## Stated goal
Reproduce every row below word for word, leaving out the pictures.

## Supplied material
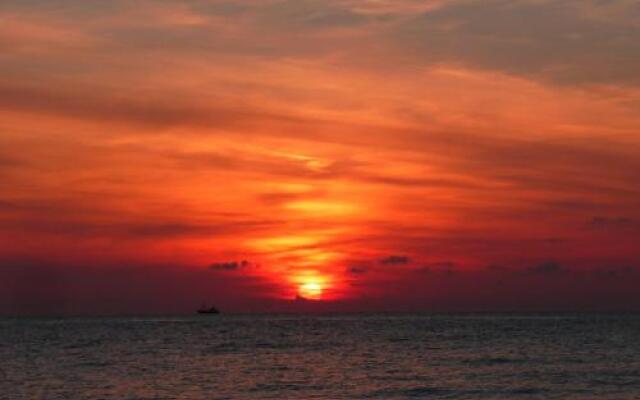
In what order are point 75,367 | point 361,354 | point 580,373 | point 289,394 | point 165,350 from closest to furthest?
point 289,394, point 580,373, point 75,367, point 361,354, point 165,350

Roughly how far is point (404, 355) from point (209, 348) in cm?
2793

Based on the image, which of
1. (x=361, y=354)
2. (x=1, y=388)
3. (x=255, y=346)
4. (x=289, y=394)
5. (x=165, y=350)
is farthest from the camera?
(x=255, y=346)

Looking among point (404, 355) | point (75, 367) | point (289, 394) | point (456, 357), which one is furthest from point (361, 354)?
point (289, 394)

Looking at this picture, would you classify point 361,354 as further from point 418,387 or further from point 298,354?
point 418,387

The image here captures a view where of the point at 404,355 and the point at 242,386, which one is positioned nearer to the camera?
Answer: the point at 242,386

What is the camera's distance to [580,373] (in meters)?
72.4

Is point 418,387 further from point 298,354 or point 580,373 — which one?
point 298,354

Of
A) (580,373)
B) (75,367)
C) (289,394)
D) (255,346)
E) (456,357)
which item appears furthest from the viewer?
(255,346)

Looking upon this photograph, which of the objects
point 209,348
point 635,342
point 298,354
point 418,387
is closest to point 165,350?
point 209,348

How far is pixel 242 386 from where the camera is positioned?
6378cm

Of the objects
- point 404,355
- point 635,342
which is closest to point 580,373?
point 404,355

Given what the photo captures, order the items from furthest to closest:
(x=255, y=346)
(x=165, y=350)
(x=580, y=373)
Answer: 1. (x=255, y=346)
2. (x=165, y=350)
3. (x=580, y=373)

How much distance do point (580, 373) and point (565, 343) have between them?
4438cm

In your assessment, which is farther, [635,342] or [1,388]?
[635,342]
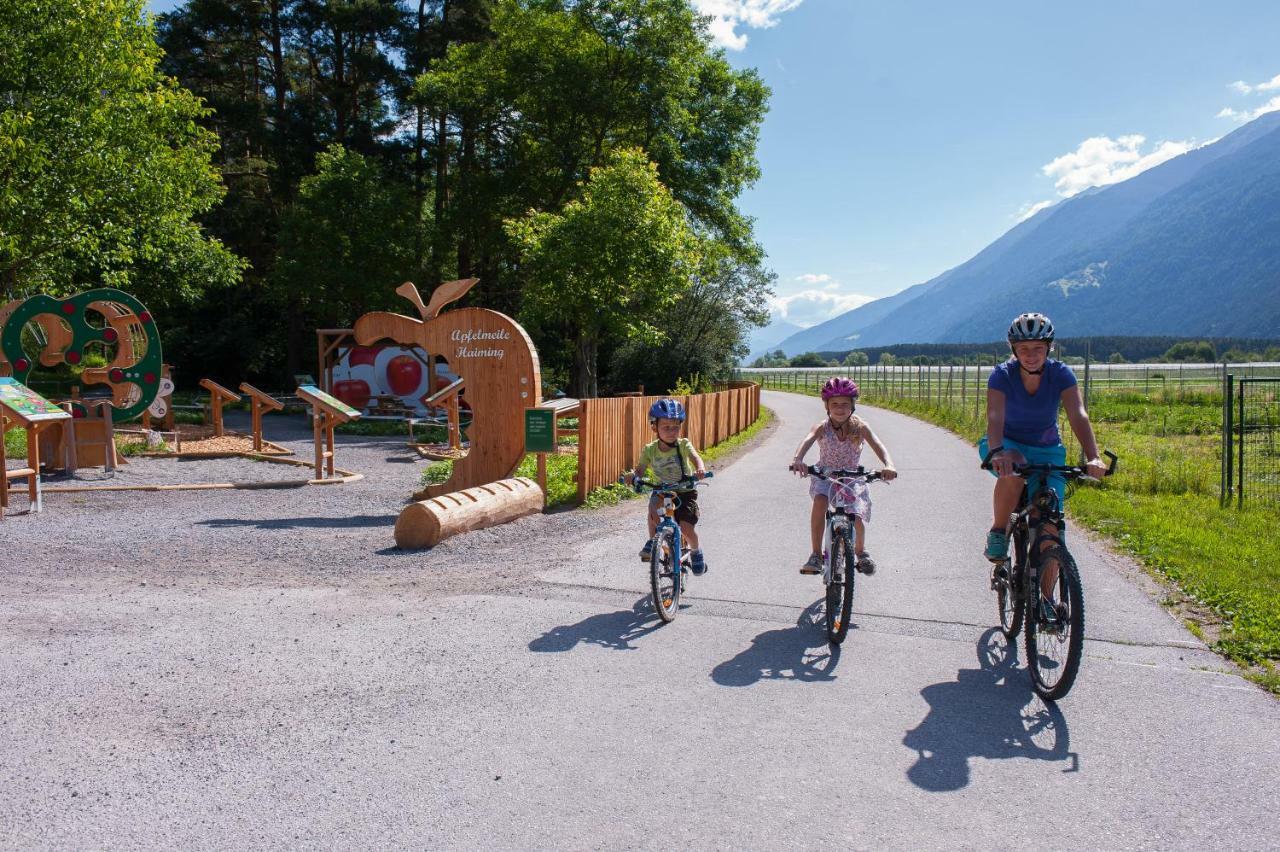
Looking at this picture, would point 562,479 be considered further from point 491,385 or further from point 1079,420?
point 1079,420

## Solution to the exercise
In what order are point 75,367 | point 361,354 | point 580,373 | point 289,394 | point 165,350 from closest to furthest?
point 289,394, point 580,373, point 75,367, point 361,354, point 165,350

Roughly how far is point (404, 355) from point (209, 348) in cm?
2793

Based on the image, which of
1. (x=361, y=354)
2. (x=1, y=388)
3. (x=255, y=346)
4. (x=289, y=394)
5. (x=165, y=350)
is farthest from the camera?
(x=255, y=346)

Looking among point (404, 355) | point (75, 367) | point (289, 394) | point (456, 357), which one is furthest from point (361, 354)?
point (289, 394)

Looking at this picture, would you classify point 361,354 as further from point 418,387 or further from point 298,354?
point 418,387

The image here captures a view where of the point at 404,355 and the point at 242,386, which one is positioned nearer to the camera?
Answer: the point at 242,386

What is the camera's distance to [580,373] (in meters)?
72.4

Is point 418,387 further from point 298,354 or point 580,373 — which one?
point 298,354

Of
A) (580,373)
B) (75,367)
C) (289,394)
D) (255,346)
E) (456,357)
which item appears furthest from the viewer?
(255,346)

Looking upon this photograph, which of the objects
point 209,348
point 635,342
point 298,354
point 418,387
is closest to point 165,350?
point 209,348

How far is pixel 242 386 from where the camera is positioned?
6378cm

Of the objects
- point 404,355
- point 635,342
which is closest to point 580,373?
point 404,355

Given what the photo captures, order the items from furthest to closest:
(x=255, y=346)
(x=165, y=350)
(x=580, y=373)
Answer: 1. (x=255, y=346)
2. (x=165, y=350)
3. (x=580, y=373)

How much distance do point (580, 373) and point (565, 343) have between them?
4438cm

In your assessment, which is farther, [635,342] or [1,388]?
[635,342]
Looking at this picture, would point 562,479 be considered further from point 491,385 or further from point 1079,420?
point 1079,420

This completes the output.